У приоткрытой двери висел фонарь с огрызком свечи внутри, под ним плавало желтое пятно света.

— Мсье? — прошептал голос.

— Рауль?

— Да, мсье. Все хорошо. Идемте.

Рауль выскользнул из-под навеса и схватил Аллейна за запястье. Они вошли в пятно света, Рауль ногой толкнул дверь. Перед ними открылся каменный коридор. Миновав две двери, Рауль свернул направо и тихонько постучал пальцами в третью. Тереза открыла и впустила их.

Тереза обитала в маленькой чистенькой комнате, в которой слегка отдавало затхлостью. В углу, на полке, стояла мадонна, произведение старой Мари, на статуэтке было аккуратно выведено: «Богоматерь Пэйиду». Под полкой стояла табуретка. Пыльные бумажные цветы, свечи и фотография Терезы на первом причастии с молитвенно сложенными руками и глазами, возведенными к небу, дополняли интерьер. Рядом висела репродукция с изображением святого, удручающе похожего на мистера Оберона. На кровати были разложены две белые рясы. В дальнем углу стояли таз и кувшин для умывания.

Тереза, взволнованная, но очень довольная собой, предложила Аллейну единственный стул.

— Я могу помыть руки, Тереза? — спросил Аллейн. — Мне нужно немного воды и мыла.

— Сейчас я выберусь и принесу воды, мсье. Это безопасно. Простите, мсье, я совсем забыла, англичане всегда хотят умыться.

Аллейн не стал ее разубеждать. Когда она вышла, он повернулся к Раулю.

— Ну как наши дела?

— Все слуги ушли, мсье, за исключением египтянина, он занят чем-то внизу. Гости в своих комнатах. Вряд ли они покинут их до начала церемонии. — Он взмахнул руками. — Мсье, сильно я испортил дело своей глупостью?

— Конечно, Рауль. Ты просто зазвонил во все колокола, — пошутил Аллейн, но, увидев, как огорчился его помощник, добавил: — Но все не так уж плохо. Даже наоборот. Мы с доктором Баради посетили комнату с телом убитой женщины.

— Неужели, мсье?

— Она лежит среди орхидей в великолепном гробу в помещении напротив главного входа. Гроб, как уже успел выяснить господин комиссар, привезли сегодня утром из похоронного бюро в Роквиле.

— Но, мсье…

— Под левой грудью у нее есть рана, зашитая хирургическим способом.

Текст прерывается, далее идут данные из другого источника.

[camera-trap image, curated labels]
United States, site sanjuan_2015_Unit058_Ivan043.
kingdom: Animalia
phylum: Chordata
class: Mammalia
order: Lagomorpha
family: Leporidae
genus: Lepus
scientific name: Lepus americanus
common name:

— Тереза сказала мне, что англичанка умерла.

— А вот и Тереза, — сказал Аллейн и предостерегающе поднял руку.

Умываясь, он расспрашивал Терезу о мисс Трубоди.

— Тереза, в какой комнате умерла англичанка? В той, куда ее положили после операции?

— Нет, мсье. Ее очень скоро оттуда забрали. Египтянин и дворецкий отнесли ее в комнату наверху сторожевой башни. Она редко используется. Ее положили там, потому что так было спокойнее.